Removal may be ordered in absentia. This means that if the alien who has been notified of the hearing does not attend such hearing, an immigration judge may order removal in his/her absence.
What kind of notice is required for a removal in absentia to be valid? Does the alien have to be notified personally? If he/she moves and the notice was sent to an old address, is there a valid notification? What if the address given was incorrect? If the alien has an attorney, does the attorney have to be notified?
In a recent case before the Court of Appeals for the Ninth Circuit located in San Francisco, California, the removal order against an alien was rescinded because the alien did not receive the notice of hearing and his attorney was not notified of the time and place of the hearing.
The alien in this case had been detained after he attempted to enter the U.S. with a valid foreign passport but with an altered visa.

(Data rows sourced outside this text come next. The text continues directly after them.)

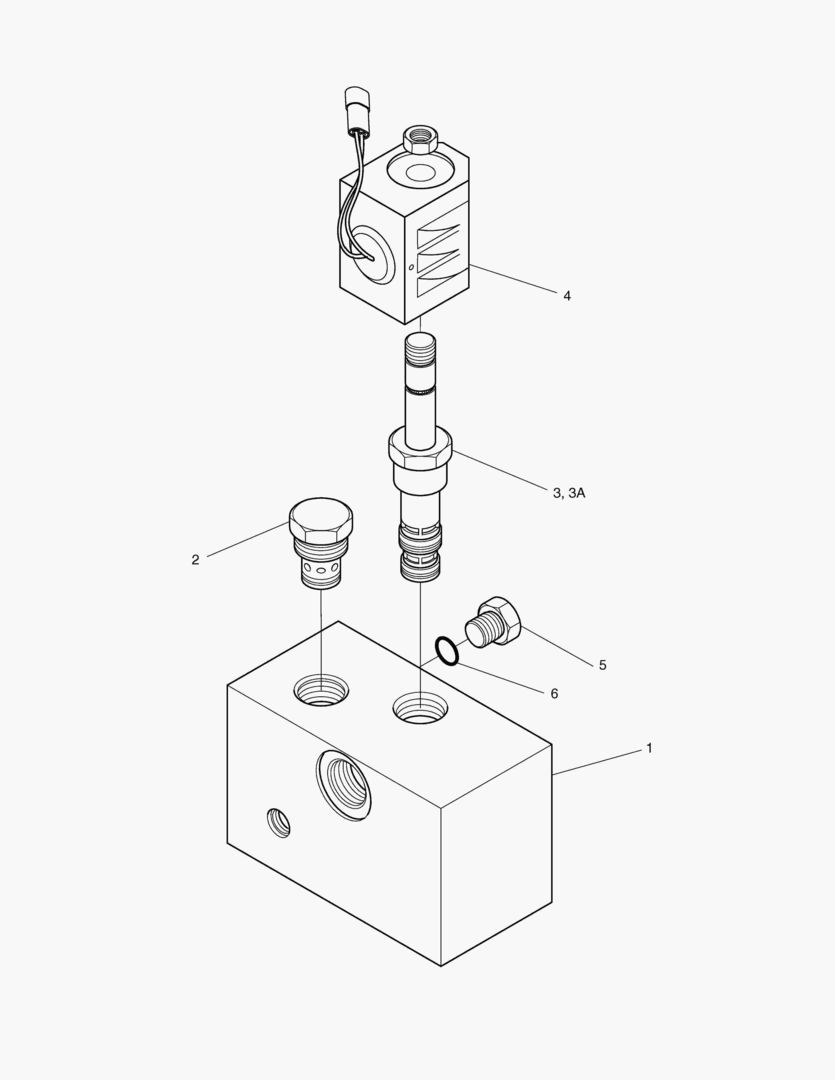 4

3, 3A

2

5

6

1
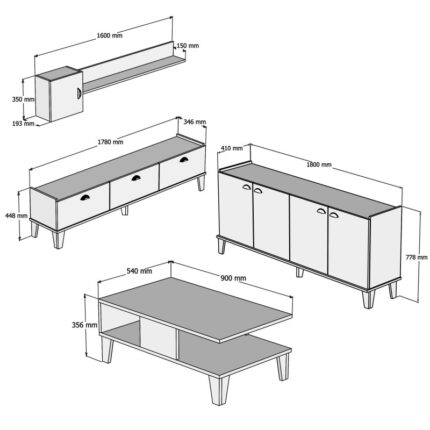 1600 mm
150 mm
350 mm
193 mm
346 mm
1780 mm
448 mm
410 mm
1800 mm
778 mm
540 mm
900 mm
356 mm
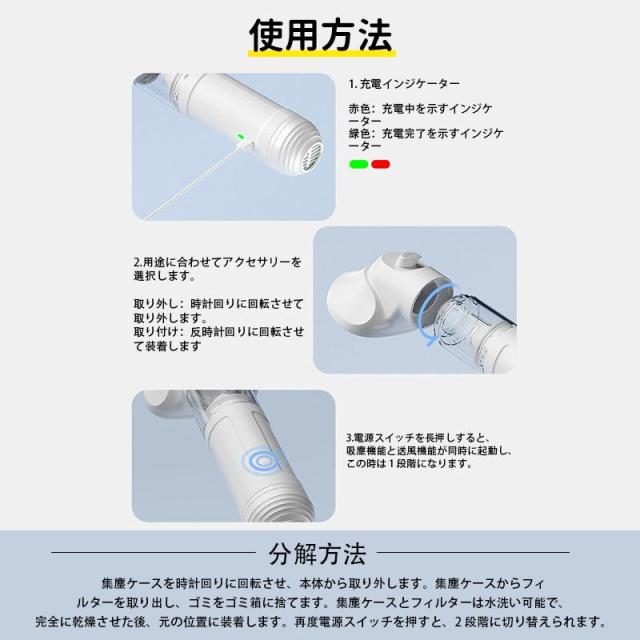 使用方法

1. 充電インジケーター

赤色：充電中を示すインジケーター
緑色：充電完了を示すインジケーター

2.用途に合わせてアクセサリーを選択します。

取り外し：時計回りに回転させて取り外します。
取り付け：反時計回りに回転させて装着します

3.電源スイッチを長押しすると、吸塵機能と送風機能が同時に起動し、この時は１段階になります。

分解方法

集塵ケースを時計回りに回転させ、本体から取り外します。集塵ケースからフィルターを取り出し、ゴミをゴミ箱に捨てます。集塵ケースとフィルターは水洗い可能で、完全に乾燥させた後、元の位置に装着します。再度電源スイッチを押すと、２段階に切り替えられます。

While he was detained, he was personally served with a notice to appear (NTA) and the immigration court personally served him with a hearing notice.
The hearing notice specifically stated that he had the right to hire an attorney and that his failure to appear at the scheduled hearing could lead to his removal in absentia.
After the NTA and the notice of hearing were received by him and before the scheduled hearing, he retained an attorney to represent him. The attorney immediately notified the immigration court of his representation and filed a notice of appearance. The attorney succeeded in his motion to change the hearing venue from San Pedro to Los Angeles where the alien’s grandparents lived.
Prior to his release from detention upon posting a bond, the alien completed three forms that required him to give his address where he could be reached. He provided the court the street address of his grandparents in all the three forms but in two of the forms, he did not indicate an apartment number and the third form indicated an incorrect apartment number.
The immigration court later sent a hearing notice to the address that did not include an apartment number. The alien did not receive the hearing notice and in fact the notice was returned to the court 8 days after the scheduled hearing date. The hearing notice was never sent to his attorney.
Because the alien failed to appear at the hearing, the immigration judge ordered his removal in absentia. His attorney received a copy of the removal order.
The attorney immediately moved to reopen the removal order on the ground that he never received notice of the hearing and therefore he did not have the opportunity to present an asylum case for his client.
The immigration judge denied the motion on the ground that notice had been sent to the alien but to the address without the apartment number. The Board of Immigration Appeals reaffirmed the denial of the motion so the attorney petitioned the Court of Appeals for review.
The Court of Appeals held that the in absentia removal order must be rescinded because the alien’s attorney was not served with the hearing notice.